Selected text>
────────────────────────────────────────

‘We are set to double income of African smallholder farmers.’
That is the bold claim that makes up the heading of an article in the March 12 edition of The Vanguard (Nigeria) newspaper following a ‘phone chat’ with Joseph DeVries, executive director of the Alliance for a Green Revolution in Africa (AGRA).
Among other things, DeVries talks about AGRA’s Programme in Africa’s Seed Systems (PASS) to increase the delivery of seeds to farmers in the countries in which Africa operates, although it typically, lazily, falsely refers to ‘Africa’ as if every corner of this huge continent of more than 50 countries is going to be reached by the project.
Whether it is the failure of reporters to do their job by asking for more precise information about which necessarily tiny parts of ‘Africa’ programmes like this specifically mean, or the desire of promoters of such projects to make them seem much grander than could possibly be, the loose use of ‘Africa’ is disconcerting and deeply misleading about the reach of such programmes.

────────────────────────────────────────

Provided material>
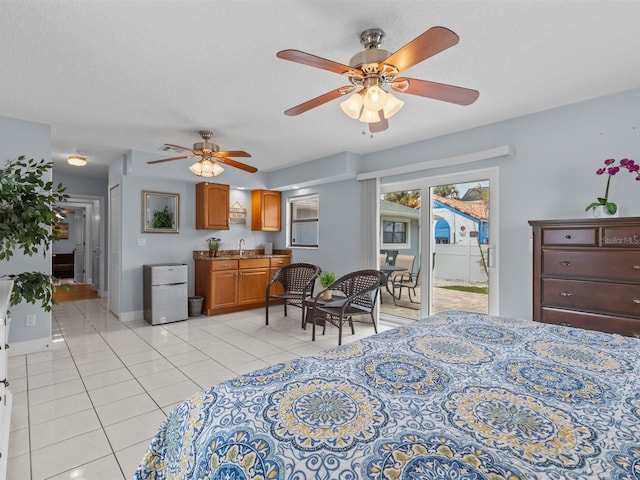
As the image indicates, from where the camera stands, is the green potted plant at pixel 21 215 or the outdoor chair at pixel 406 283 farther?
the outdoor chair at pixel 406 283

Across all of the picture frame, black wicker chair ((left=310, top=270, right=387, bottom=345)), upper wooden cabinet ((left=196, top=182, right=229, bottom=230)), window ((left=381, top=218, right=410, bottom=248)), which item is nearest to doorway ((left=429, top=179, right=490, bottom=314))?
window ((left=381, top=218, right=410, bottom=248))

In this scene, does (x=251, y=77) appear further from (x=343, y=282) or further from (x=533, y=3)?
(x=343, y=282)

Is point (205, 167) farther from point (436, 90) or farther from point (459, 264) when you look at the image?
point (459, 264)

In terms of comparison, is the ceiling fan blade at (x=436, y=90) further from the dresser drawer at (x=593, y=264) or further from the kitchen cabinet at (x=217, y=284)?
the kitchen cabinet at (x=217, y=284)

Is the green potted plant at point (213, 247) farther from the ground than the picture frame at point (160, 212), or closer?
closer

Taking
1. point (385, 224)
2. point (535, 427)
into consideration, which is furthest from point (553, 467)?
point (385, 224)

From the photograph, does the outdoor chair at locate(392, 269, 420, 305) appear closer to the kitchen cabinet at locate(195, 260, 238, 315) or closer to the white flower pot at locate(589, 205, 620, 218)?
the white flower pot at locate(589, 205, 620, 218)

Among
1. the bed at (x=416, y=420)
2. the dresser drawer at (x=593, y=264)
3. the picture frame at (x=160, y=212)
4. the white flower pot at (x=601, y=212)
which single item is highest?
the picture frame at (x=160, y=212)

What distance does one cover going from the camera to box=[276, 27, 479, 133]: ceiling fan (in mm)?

────────────────────────────────────────

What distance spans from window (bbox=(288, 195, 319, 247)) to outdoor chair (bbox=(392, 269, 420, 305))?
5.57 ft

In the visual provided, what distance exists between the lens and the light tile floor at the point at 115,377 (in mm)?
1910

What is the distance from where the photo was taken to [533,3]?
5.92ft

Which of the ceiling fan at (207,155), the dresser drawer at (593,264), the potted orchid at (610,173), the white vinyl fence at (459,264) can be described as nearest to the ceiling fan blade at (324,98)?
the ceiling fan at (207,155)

────────────────────────────────────────

Exercise description>
Set down the entire passage above about the Vanguard article on AGRA, word for word.

Solved exercise>
‘We are set to double income of African smallholder farmers.’
That is the bold claim that makes up the heading of an article in the March 12 edition of The Vanguard (Nigeria) newspaper following a ‘phone chat’ with Joseph DeVries, executive director of the Alliance for a Green Revolution in Africa (AGRA).
Among other things, DeVries talks about AGRA’s Programme in Africa’s Seed Systems (PASS) to increase the delivery of seeds to farmers in the countries in which Africa operates, although it typically, lazily, falsely refers to ‘Africa’ as if every corner of this huge continent of more than 50 countries is going to be reached by the project.
Whether it is the failure of reporters to do their job by asking for more precise information about which necessarily tiny parts of ‘Africa’ programmes like this specifically mean, or the desire of promoters of such projects to make them seem much grander than could possibly be, the loose use of ‘Africa’ is disconcerting and deeply misleading about the reach of such programmes.